The initial bursts of god-state, fueled by the visceral pain of losing Ren and Mara, were raw and chaotic. Now, as his understanding of his abilities deepened, the Celestial Mode became more controlled, more devastatingly efficient. He could summon tidal waves that swallowed entire coastlines or conjure meteoric firestorms with a mere thought. He could dissect a building into its molecular components, or heal his own body from absolute obliteration in milliseconds. He was, in essence, becoming a living god of destruction. But this apotheosis was eroding the very essence of Mark.
The moments after using Celestial Mode were becoming increasingly disorienting. The world would appear muted, colors drained, sounds muffled. His emotions, already a fragile construct, would feel even more distant, like echoes bouncing off the walls of a vast, empty chamber. He noticed subtle changes: a growing intolerance for dissent, a chilling objectivity in his decision-making that bypassed empathy, a pervasive sense of detachment from the consequences of his actions. The lines between right and wrong, justice and vengeance, were blurring, replaced by a singular, burning imperative to erase the corruption that had birthed him.
Lira was the only constant, the fragile tether to his dissolving humanity. Her Emotion Resonance, a power so subtle yet so profound, was the only thing that could cut through the raw, destructive feedback loop of Celestial Mode. When the golden light in his eyes flared too intensely, when his jaw clenched with the inhuman focus of pure power, Lira would reach out. Her touch, a cool hand on his arm, a gentle palm on his cheek, would send waves of calm, compassion, and sometimes, a quiet sorrow, directly into his soul. It was never a demand, never an order, but an offering of shared humanity.

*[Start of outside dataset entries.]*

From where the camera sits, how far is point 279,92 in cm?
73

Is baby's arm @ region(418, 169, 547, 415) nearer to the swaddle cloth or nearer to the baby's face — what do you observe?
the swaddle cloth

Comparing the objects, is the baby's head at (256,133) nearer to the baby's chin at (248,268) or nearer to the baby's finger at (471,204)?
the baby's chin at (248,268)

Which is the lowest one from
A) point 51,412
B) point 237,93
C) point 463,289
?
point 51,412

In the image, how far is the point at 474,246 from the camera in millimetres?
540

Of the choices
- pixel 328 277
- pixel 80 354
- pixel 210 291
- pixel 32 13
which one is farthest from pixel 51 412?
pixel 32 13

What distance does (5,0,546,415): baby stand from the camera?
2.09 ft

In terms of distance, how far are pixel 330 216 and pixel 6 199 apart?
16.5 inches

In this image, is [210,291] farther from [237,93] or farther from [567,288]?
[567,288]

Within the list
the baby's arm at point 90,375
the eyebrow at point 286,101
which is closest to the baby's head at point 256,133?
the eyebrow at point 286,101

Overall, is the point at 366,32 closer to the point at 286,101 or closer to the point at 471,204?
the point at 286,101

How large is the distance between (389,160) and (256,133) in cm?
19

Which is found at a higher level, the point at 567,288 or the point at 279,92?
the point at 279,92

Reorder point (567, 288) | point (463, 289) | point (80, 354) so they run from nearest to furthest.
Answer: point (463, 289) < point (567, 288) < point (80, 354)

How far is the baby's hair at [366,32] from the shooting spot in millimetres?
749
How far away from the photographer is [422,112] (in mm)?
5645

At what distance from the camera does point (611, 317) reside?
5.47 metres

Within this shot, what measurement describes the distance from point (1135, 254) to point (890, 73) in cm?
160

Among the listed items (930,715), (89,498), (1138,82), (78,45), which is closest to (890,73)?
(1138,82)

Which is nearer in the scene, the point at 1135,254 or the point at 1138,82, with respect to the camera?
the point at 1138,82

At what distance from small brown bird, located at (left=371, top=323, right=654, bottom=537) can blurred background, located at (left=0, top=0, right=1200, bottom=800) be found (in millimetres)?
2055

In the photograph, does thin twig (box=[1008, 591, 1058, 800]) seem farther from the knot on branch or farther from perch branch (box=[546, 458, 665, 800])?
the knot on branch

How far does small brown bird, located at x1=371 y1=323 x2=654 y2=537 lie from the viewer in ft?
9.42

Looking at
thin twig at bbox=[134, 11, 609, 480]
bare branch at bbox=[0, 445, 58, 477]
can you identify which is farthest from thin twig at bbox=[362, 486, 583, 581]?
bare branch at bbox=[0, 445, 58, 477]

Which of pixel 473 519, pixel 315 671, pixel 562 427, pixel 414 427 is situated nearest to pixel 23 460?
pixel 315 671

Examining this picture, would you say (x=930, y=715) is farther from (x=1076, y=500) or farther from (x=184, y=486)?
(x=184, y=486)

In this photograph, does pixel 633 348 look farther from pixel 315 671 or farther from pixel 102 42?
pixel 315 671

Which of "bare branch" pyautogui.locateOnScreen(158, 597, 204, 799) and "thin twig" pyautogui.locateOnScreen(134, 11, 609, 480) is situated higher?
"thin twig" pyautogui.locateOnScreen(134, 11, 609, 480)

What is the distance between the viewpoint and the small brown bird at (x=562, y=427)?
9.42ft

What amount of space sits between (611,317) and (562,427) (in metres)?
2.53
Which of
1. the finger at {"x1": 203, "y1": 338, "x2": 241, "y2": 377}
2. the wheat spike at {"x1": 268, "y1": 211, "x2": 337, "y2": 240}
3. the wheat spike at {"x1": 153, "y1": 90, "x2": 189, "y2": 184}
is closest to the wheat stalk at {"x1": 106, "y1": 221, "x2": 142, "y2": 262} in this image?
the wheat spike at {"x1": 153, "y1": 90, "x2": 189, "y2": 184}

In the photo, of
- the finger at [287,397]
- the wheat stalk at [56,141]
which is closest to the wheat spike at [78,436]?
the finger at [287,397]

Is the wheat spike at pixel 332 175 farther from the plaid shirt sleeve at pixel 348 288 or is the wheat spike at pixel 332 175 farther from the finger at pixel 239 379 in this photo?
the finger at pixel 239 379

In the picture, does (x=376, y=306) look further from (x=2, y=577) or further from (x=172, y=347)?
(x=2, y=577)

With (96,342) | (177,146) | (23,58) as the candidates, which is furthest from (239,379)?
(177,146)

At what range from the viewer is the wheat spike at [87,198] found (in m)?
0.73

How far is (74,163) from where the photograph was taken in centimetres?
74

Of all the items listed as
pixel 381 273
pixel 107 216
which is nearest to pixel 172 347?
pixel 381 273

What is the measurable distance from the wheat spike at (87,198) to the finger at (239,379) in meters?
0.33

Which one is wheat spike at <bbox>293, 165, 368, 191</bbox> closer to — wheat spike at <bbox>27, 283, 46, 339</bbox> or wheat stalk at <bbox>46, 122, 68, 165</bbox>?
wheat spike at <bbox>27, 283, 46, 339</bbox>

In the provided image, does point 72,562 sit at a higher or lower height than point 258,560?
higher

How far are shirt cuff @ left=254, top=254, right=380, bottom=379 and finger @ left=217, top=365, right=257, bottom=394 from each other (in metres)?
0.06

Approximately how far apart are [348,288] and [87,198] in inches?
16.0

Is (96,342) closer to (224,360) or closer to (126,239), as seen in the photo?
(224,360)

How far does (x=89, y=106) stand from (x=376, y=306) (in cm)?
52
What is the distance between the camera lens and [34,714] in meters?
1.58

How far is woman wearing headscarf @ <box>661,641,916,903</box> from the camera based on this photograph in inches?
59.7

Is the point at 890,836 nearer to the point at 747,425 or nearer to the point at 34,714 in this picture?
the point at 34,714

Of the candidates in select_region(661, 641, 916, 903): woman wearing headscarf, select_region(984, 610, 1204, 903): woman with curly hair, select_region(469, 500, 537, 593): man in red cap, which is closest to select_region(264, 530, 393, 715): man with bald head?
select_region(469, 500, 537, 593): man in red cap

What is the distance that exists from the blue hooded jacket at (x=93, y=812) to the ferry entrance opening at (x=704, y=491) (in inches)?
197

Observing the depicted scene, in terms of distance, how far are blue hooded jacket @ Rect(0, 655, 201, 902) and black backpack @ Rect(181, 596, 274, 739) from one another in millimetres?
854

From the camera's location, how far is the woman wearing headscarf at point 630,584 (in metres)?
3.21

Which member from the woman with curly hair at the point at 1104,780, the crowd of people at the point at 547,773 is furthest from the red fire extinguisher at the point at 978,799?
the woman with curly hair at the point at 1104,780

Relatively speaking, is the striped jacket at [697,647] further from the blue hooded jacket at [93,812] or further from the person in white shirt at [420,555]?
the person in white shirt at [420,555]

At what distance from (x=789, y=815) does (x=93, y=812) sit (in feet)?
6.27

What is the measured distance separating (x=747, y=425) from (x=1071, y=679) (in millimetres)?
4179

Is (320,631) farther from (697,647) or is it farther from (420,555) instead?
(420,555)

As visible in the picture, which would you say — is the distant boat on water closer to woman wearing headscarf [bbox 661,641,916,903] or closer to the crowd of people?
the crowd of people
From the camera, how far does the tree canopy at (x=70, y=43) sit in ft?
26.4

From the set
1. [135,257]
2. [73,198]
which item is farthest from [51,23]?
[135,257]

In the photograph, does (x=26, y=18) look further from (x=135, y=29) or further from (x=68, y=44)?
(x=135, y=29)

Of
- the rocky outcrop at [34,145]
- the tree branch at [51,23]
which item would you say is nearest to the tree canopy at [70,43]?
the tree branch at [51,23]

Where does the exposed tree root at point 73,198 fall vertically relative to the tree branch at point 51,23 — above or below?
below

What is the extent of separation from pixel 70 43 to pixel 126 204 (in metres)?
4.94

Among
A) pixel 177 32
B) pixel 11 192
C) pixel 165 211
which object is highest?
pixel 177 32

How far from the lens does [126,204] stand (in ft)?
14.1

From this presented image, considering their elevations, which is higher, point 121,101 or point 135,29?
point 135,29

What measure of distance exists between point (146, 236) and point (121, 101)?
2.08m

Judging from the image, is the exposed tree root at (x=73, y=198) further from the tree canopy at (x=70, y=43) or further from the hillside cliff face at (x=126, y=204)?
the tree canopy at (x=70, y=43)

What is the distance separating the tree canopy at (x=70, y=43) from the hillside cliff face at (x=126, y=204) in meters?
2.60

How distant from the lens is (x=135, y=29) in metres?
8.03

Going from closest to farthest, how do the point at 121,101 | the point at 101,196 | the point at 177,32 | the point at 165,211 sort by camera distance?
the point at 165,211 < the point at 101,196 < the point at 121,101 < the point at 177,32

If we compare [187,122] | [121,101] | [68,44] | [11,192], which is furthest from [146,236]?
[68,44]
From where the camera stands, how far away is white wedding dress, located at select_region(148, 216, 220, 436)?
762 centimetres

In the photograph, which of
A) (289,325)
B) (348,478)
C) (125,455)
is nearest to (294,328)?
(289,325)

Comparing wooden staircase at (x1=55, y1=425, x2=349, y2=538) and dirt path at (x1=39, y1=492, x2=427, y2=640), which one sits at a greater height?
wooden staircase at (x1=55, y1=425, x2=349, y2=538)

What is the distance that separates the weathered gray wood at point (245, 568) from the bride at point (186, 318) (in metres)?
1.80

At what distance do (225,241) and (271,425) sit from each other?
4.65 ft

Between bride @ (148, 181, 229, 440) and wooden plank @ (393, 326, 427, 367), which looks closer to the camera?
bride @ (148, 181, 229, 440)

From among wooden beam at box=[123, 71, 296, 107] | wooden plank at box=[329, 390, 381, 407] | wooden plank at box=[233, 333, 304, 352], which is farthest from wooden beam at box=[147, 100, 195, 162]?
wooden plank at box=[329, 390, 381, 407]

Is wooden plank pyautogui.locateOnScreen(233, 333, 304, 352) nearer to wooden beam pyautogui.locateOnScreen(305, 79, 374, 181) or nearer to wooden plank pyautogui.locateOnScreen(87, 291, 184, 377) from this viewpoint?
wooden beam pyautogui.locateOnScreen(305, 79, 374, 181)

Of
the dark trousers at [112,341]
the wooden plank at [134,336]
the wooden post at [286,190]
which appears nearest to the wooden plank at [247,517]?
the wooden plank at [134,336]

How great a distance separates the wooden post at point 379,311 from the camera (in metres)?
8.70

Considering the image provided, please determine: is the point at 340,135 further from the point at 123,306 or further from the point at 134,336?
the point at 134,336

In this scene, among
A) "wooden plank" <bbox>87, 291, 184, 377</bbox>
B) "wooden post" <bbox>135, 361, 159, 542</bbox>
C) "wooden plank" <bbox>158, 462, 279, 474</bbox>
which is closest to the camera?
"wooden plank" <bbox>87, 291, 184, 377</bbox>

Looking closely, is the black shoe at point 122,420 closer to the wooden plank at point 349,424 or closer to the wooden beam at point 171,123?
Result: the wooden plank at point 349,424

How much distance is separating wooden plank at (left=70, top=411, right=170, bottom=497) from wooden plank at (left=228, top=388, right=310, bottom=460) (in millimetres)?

"Mark," she would whisper, her voice a soothing balm, her eyes reflecting the turmoil in his. "Come back to me."
And sometimes, only sometimes, it would work. The molten gold in his eyes would recede, a flicker of his former grey returning. The tense lines of his face would soften, and a profound weariness would wash over him. In those moments, he looked like the terrified boy from the lab again, burdened by a power too vast for his soul. He would cling to Lira, not with passion, but with the desperate grip of a drowning man reaching for a lifeline. She was the one who reminded him of Ren and Mara, of the simple kindness that had once anchored him, of the reason he began this fight in the first place—not just for vengeance, but for justice, for a world where such horrors could never happen again.
Yet, even Lira noticed the escalating difficulty. Her calming waves had to be stronger, her presence more constant. He would snap out of Celestial Mode faster, but the residual coldness would linger longer. He would stare at her, sometimes, with an unnerving detachment, as if she were another variable in a complex equation. The fear was a quiet, insidious worm in her own heart: what if one day, she reached out, and there was nothing left of Mark to pull back? What if the god truly eclipsed the man? The stakes of their mission, and of his very soul, grew heavier with each passing day.